Start of Rows

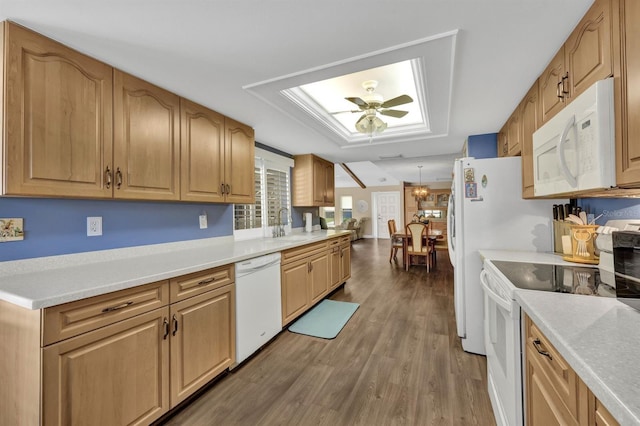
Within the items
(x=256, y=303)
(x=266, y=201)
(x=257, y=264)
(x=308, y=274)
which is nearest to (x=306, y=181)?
(x=266, y=201)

End of Rows

*What you have to do*: Put the material above into a Markdown table with the columns "Row" and "Line", numbering each line and leaving out blank lines. Omit the pictures from the table.

*The output*:
| Row | Line |
|---|---|
| 1 | Within the items |
| 2 | (x=256, y=303) |
| 3 | (x=266, y=201) |
| 4 | (x=257, y=264) |
| 5 | (x=308, y=274) |
| 6 | which is nearest to (x=306, y=181)? |
| 7 | (x=266, y=201) |